It boggles my mind how Creative/Realtek think *anyone* want their environmental surround effect for stereo sounds over stereo surround.  Stereo surround should be the default.  This is why I quit buying Creative hardware and don't use Realtek drivers.  Microsoft understands consumers better than they do. 



Honey said:


> thanks bro, yes ive enabled Speaker fill, if i disable it, it stops working.
> btw Sound feels Surround but im noticing some Delay, like Over Surround, i dont know how to explain.


I'm confused.  Issue resolved or not?


----------



## Honey (Sep 15, 2019)

FordGT90Concept said:


> Yes it does.  DSP knows it's getting >stereo so it doesn't touch it.  Confirmed using 5.1 DVD Audio.
> 
> 
> I'm confused.  Issue resolved or not?


yes, Issue Resolved, You Guys Rocks, This Forum is Best, i had always 100% Chance, my issue always gets Resolved in one and only forum i.e Techpowerup Forum.



FordGT90Concept said:


> Yes it does.  DSP knows it's getting >stereo so it doesn't touch it.  Confirmed using 5.1 DVD Audio.
> View attachment 131955
> I would snip that part out as a sample but Audacity apparently hates dealing with 6ch audio.  Anyway, the two red arrows in the selected area, there's rear channel bias there and even with speaker fill enabled, it's obvious because fronts are almost silent (as you can see in the wave form).  The DSP can see the audio source is handing it 6ch audio so it doesn't up mix it, just passes it through.  Only stereo sources get up mixed by speaker fill (e.g. a game set to stereo would but changing the game to 5.1 would stop the speaker filling).  That's why this driver solution to speaker fill is vastly superior to any purely software solution: it's universal, it only works when it needs to work, and it does a fantastic job.
> 
> ...


Btw, the experience in quadro setup wasnt that good, speakers behind me their sound was too low, there wasnt much feeling of surround system. But when i set setup as 5.1 then sound was near perfect. It was balance and full surround. Also one thing to mention i have custom built Amplifier which is powering two subwoofers of 12 inches(2x2500w), ive set them as center/subwoofers speaker, but i looked closer i noticed that the third pair which are set as subwoofers/center. Im not hearing any sound from right subwoofer which is subwoofer in control panel, left subwoofer working perfect which is showing as center.
What is center speaker, ive checked some images, i saw that two sub or speaker with one tweeter in one box, is center speaker also have left right stereo sound? Or its just for bass or dilgoue? How can i make both subwoofers work. Overall right now sound im hearing is satisfying, but still have doubt on center speaker.

### DESCRIPTION OF THE TASK:
Summarize the forum thread in two sentences. The records have no connection to the forum thread.

### DATA SHOWN:
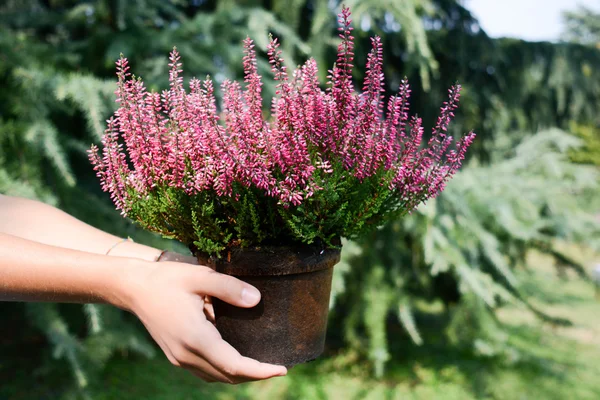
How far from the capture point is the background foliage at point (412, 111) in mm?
A: 2436

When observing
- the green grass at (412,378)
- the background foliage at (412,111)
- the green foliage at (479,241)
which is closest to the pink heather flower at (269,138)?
the background foliage at (412,111)

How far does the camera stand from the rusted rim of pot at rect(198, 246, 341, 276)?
1082 mm

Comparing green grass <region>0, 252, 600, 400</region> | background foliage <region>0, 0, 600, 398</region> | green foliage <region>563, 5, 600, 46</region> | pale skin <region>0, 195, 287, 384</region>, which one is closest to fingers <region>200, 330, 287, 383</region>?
pale skin <region>0, 195, 287, 384</region>

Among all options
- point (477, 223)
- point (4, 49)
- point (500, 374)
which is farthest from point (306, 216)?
point (500, 374)

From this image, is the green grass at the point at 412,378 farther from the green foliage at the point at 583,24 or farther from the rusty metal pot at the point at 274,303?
the green foliage at the point at 583,24

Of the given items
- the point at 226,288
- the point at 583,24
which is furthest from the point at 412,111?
the point at 583,24

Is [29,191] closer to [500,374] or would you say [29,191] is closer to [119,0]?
[119,0]

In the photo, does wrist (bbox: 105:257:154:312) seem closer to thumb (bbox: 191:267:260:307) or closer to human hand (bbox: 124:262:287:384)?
human hand (bbox: 124:262:287:384)

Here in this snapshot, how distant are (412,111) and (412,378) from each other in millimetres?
Result: 2189

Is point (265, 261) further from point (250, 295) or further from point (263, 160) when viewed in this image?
point (263, 160)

### RIGHT ANSWER:
FordGT90Concept explains that the driver's speaker fill up-mixes only stereo sources and passes 6-channel audio through untouched, calling this far better than any purely software solution. Honey reports the issue resolved and says 5.1 sounds near perfect, but notes that the right subwoofer (set as subwoofer) gives no sound while the left one (shown as center) works, and asks what a center speaker does and how to get both subwoofers working.